Aujourd’hui, sujet amusant, auquel nous sommes confrontés quotidiennement.

Il est un biais cognitif appelé disponibilité heuristique (ou availability heuristic). Il désigne la tendance des hommes à prendre des décisions en fonction de la disponibilité d’informations qu’ils ont en mémoire plutôt qu’en fonction d’éléments plus rationnels et/ou généraux.

Si la fonction agenda émet l’hypothèse que les médias sont capables de donner plus d’importance à certains évènements que d’autres en fonction de la pression médiatique qui leur sont accordés, la disponibilité heuristique généralise ce biais à toutes nos décisions.

Exemple : un fumeur est capable de vous expliquer que la cigarette n’est pas nocive car il connait une personne de son entourage centenaire qui a fumé toute sa vie (on retombe sur le besoin d’un grenelle de l’argumentation).

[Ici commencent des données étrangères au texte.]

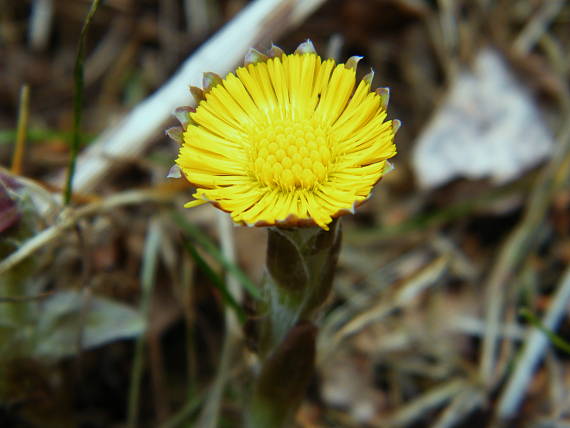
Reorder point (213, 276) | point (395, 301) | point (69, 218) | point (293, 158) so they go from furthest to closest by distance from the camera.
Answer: point (395, 301) < point (69, 218) < point (213, 276) < point (293, 158)

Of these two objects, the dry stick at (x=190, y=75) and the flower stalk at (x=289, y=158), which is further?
the dry stick at (x=190, y=75)

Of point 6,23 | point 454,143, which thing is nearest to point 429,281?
point 454,143

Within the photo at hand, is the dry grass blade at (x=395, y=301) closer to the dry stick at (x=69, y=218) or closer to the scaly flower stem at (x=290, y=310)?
the scaly flower stem at (x=290, y=310)

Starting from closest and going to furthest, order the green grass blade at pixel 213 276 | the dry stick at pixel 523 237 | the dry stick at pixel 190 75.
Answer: the green grass blade at pixel 213 276 < the dry stick at pixel 190 75 < the dry stick at pixel 523 237

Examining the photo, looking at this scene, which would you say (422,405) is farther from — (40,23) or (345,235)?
(40,23)

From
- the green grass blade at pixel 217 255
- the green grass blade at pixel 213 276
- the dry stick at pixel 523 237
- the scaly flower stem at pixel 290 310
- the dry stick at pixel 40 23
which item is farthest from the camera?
the dry stick at pixel 40 23

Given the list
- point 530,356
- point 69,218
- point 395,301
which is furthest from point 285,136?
point 530,356

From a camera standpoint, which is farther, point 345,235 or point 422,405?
point 345,235

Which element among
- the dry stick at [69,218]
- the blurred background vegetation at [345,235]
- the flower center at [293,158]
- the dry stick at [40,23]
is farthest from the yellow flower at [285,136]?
the dry stick at [40,23]
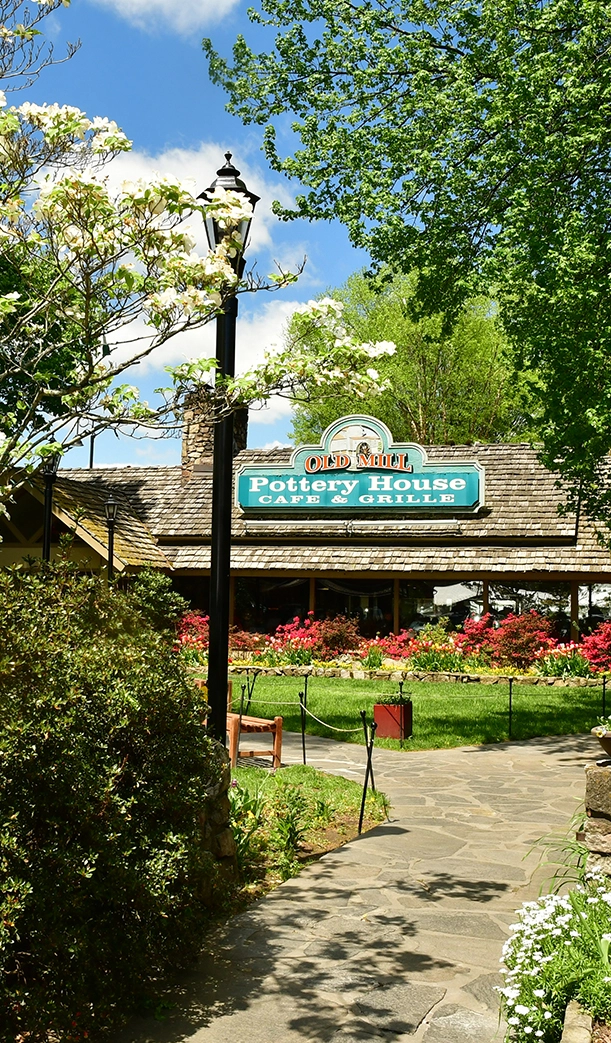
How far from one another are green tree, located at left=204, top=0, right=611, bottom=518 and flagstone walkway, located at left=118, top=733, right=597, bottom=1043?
5.64 meters

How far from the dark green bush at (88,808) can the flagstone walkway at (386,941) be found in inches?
16.6

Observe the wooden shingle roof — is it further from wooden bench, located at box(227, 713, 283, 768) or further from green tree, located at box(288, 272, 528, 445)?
wooden bench, located at box(227, 713, 283, 768)

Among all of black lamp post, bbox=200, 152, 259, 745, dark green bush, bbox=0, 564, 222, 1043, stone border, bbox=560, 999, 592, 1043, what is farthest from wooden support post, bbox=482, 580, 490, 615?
stone border, bbox=560, 999, 592, 1043

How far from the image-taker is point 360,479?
2472cm

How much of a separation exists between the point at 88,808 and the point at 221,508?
10.1 ft

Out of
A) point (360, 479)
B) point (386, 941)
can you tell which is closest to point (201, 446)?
point (360, 479)

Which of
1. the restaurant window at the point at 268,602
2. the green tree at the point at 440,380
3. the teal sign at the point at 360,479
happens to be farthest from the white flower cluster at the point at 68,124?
the green tree at the point at 440,380

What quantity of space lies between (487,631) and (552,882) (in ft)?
53.1

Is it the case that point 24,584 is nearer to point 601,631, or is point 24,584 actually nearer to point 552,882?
point 552,882

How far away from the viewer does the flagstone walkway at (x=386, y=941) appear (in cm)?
453

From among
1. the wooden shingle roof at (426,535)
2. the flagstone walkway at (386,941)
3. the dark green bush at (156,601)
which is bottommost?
the flagstone walkway at (386,941)

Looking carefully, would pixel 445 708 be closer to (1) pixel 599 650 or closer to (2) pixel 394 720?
(2) pixel 394 720

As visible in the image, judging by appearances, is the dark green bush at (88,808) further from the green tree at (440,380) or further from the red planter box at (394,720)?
the green tree at (440,380)

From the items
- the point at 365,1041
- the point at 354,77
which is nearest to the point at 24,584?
the point at 365,1041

Autre exemple : les faits spectaculaires qui marquent les esprits, tels que les attaques de requin ou les crashs d’avion. Certaines personnes vont justifier l’annulation de leur séjour aux Bahamas selon ces motifs alors qu’ils savent en parallèle que la probabilité de décès par ces causes est minime.

Dernier exemple : l’omniprésence de la crise dans les conversations de machine à café lui confère vraisemblablement un statut disproportionné auprès des gens lorsqu’il s’agit d’expliquer ou de justifier d’autres évènements.

Un peu compliqué à utiliser en réunion pour contre-argumenter, la disponibilité heuristique n’en demeure pas moins une clef de compréhension fondamentale dans les échanges en milieu tempéré.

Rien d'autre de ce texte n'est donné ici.